A U.K. government report, published on Wednesday, claimed that cyber breaches and attacks dropped last year, due (at least in part) to tougher data regulation
Unfortunately, those that are being hit more often, and so attacks are actually on the increase. The 'Cyber Security Breaches Survey' reported that although "32% of businesses identified a cybersecurity attack in the last 12 months," that was "down from 43% the previous year." But almost half of those attacked were attacked monthly.
Ironically, the report was released just as the U.K.'s National Cyber Security Centre acknowledged "a cyber incident affecting some U.K. organizations in late 2018." Sky News reported that "Iran is being blamed for a wave of cyberattacks that targeted key parts of the U.K.'s national infrastructure in a major assault just before Christmas."
The good, the bad and the scary
Speaking about the cyber survey, Clare Gardiner, Director of Engagement at NCSC, said "we are committed to making the U.K. the safest place to live and do business online and welcome the significant reduction in the number of businesses experiencing cyber breaches... However, the cybersecurity landscape remains complex and continues to evolve, and organizations need to continue to be vigilant."

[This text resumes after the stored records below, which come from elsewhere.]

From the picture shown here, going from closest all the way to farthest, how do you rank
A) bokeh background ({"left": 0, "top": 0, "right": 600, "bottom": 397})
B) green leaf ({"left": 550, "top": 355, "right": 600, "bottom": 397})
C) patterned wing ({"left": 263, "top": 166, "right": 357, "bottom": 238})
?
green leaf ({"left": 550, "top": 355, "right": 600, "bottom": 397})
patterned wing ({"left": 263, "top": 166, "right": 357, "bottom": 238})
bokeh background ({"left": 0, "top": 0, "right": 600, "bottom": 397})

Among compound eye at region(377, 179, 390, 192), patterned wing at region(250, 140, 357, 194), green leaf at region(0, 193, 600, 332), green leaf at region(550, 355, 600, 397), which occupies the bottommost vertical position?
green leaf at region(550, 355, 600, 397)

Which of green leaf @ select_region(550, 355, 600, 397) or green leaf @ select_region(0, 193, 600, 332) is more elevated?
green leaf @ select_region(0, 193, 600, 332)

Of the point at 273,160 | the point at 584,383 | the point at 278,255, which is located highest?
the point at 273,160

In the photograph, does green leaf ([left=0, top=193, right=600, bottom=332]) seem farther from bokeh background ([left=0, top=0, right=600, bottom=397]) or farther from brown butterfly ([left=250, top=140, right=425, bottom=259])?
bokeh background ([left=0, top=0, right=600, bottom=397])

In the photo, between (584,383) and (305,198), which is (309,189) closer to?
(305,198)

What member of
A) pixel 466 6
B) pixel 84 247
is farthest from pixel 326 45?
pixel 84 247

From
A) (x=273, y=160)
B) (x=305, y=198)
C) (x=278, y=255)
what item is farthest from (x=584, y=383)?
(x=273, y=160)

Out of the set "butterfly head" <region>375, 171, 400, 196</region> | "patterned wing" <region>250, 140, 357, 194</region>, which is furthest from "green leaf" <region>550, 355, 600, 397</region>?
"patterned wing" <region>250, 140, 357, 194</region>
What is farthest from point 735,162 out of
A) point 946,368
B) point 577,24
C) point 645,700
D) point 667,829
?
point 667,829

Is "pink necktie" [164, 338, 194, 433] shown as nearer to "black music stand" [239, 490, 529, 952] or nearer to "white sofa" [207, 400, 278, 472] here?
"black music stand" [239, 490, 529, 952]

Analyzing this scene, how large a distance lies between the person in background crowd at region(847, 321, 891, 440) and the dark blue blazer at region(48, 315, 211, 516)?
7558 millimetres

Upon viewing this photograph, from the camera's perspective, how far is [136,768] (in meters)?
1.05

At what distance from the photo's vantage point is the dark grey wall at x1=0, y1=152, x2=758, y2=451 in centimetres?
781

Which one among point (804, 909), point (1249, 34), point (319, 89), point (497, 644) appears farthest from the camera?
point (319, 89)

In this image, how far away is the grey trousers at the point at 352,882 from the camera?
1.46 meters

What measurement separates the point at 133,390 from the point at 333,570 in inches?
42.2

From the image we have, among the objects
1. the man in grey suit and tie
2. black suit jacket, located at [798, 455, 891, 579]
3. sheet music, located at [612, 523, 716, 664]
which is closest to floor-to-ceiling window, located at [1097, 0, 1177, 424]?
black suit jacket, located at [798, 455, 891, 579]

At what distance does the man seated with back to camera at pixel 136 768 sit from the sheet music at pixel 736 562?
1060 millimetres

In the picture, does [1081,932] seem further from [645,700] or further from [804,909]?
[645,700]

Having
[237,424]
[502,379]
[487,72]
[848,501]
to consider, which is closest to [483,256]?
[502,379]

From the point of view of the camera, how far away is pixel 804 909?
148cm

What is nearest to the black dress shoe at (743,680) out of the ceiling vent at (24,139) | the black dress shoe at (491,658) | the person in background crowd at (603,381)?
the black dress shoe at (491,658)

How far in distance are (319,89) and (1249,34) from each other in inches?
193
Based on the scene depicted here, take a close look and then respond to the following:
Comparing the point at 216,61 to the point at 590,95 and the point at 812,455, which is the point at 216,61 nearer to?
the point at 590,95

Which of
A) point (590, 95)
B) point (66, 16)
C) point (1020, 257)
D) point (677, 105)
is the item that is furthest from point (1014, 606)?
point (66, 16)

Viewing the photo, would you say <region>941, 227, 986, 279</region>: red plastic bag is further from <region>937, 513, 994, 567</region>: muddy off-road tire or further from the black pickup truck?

It would seem so. The attack by Iran in December is believed to have impacted "private sector companies, including banks," with the "personal details belonging to thousands of employees stolen, including the email address and mobile phone number of the Post Office chief executive Paula Vennells... The mobile phone numbers of at least 10 peers and MPs were [also] among the compromised data."
According to Sky News, "Analysis by cybersecurity experts in California has concluded that a group connected to the Iranian Revolutionary Guard was responsible for this attack and the attack on the parliamentary network in 2017."